In a second experiment, spermatogonial stem cells from unrelated monkeys were transplanted into infertile animals. These transplanted cells generated sperm that had the DNA fingerprint of the donor. Because the testes contain a barrier to the immune system that prevents access of the sperm to the immune system, the implanted tissue could survive without being attacked by the immune system. This is a problem is males who have immune responses to sperm. For example, men who have had a vasectomy or make homosexuals have immune responses to human sperm. Laboratory tests showed that sperm from transplant recipients successfully fertilized 81 eggs that lead to embryos that developed normally. Donor parentage was confirmed in these embryos.

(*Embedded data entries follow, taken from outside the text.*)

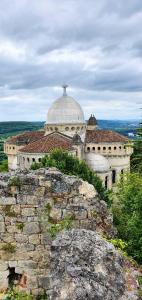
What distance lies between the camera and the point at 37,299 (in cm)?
787

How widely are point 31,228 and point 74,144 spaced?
38.1 meters

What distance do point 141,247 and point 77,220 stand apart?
7974 millimetres

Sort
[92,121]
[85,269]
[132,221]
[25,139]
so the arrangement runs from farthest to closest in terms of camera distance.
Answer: [92,121]
[25,139]
[132,221]
[85,269]

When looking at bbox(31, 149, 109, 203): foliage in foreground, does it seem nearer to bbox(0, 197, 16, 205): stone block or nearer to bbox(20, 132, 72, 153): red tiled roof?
bbox(20, 132, 72, 153): red tiled roof

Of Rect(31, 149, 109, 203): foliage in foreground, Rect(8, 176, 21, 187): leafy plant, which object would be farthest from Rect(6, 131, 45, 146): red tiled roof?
Rect(8, 176, 21, 187): leafy plant

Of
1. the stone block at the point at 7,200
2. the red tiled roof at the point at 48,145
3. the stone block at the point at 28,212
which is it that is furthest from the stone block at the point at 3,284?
the red tiled roof at the point at 48,145

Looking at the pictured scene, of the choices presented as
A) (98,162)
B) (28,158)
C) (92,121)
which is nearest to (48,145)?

“This study demonstrates that spermatogonial stem cells from higher primates can be frozen and thawed without losing their activity, and that they can be transplanted to produce functional sperm that are able to fertilize eggs and give rise to early embryos,” Orwig says.

Several centers in the U.S. and elsewhere are already banking testicular tissue for young male cancer patients. This is in future anticipation that new stem cell-based therapies will be developed that will help them achieve pregnancy and have their own biological children. Thus this proof-of-principle experiment has generated no small degree of excitement for clinicians and patients who have compromised fertility.

According to Orwig, “These patients and their families are the pioneers that inspire our research and help drive the development of new medical breakthroughs.” He continued: “Many questions remain to be answered,” Orwig notes. “Should we re-introduce the spermatogonial cells as soon as treatment is over, or wait until the patient is considered cured of his disease, or when he is ready to start a family? How do we eliminate the risk of cancer recurrence if we give back untreated cells that might include cancer cells? These are issues we still must work through, but this study does show us the concept is feasible.”